Friday, November 4, 2016

Liberals and Morality

Although they seek to ban morality … from law and public discourse, liberals face a dilemma whenever competing claims to the good emerge.  Affirming one group’s liberty claim, or claim to “equal” treatment, often inflicts harm on others. The decision to grasp one horn of this dilemma, to privilege one group’s interests over another, inevitably expresses a particular and non-neutral understanding of morality, despite anyone’s efforts to call it something else.

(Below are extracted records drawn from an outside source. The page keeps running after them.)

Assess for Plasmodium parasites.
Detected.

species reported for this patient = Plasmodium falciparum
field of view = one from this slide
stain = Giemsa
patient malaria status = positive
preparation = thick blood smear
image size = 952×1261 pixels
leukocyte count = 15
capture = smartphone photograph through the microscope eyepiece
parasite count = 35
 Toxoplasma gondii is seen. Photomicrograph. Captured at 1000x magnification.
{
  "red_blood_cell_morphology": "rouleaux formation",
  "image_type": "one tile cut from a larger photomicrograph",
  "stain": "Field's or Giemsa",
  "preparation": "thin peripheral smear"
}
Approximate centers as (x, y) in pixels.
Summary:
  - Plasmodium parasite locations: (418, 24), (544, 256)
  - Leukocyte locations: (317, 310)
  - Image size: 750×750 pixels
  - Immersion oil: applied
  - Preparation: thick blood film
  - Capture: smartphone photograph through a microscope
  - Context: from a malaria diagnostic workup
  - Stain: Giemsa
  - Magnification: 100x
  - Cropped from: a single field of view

Leaving behind the bonds of history and tradition animating morality does not produce freedom because a new morality emerges in its place, raising new demands. We are seeing the consequences of these processes in our public life. Instead of allowing competing truth claims to be aired, we see “safe zones” emerging to protect some from the “harm” of discomfort. The putative right to define one’s own existence and meaning, projected as fundamental by a majority of wise heads on the Supreme Court, apparently now extends to various forms of sexual expression, even at the expense of those who have different moral commitments. And these kinds of decisions that prefer one group’s version of rights over others (including even those explicitly enumerated in the Constitution, such as religious liberty) are expanding. Problems compound as the formulation of rights requires an affirmative duty of governmental and social support, which requires the coercion of others to achieve the good for some.

Government is intruding into the private sphere in ways that would have been unthinkable in American life a generation ago. No one predicted that transgender bathroom access would become a condition for withholding federal funds or that Catholic religious orders would be required to pay for contraception and sex transformation surgeries in their healthcare plans. Political tendencies toward incremental change and social dialogue, familiar to Burkean conservatives, have been abandoned in favor of bold new movements that are detached from constraints of tradition. Judge Posner recently remarked that “I see absolutely no value to a judge of spending decades, years, months, weeks, day, hours, minutes, or seconds studying the Constitution, the history of its enactment, its amendments, and its implementation.” He seeks to avoid the threat of “allowing the dead to bury the living,” but he offers no basis for the living to discern the propriety of these changes apart from their own preferences and beliefs. Apparently, the wisdom of the ages resides in those who wear the robes, who will become our rulers.

Edward A. Morse, “Unmasking Liberalism.”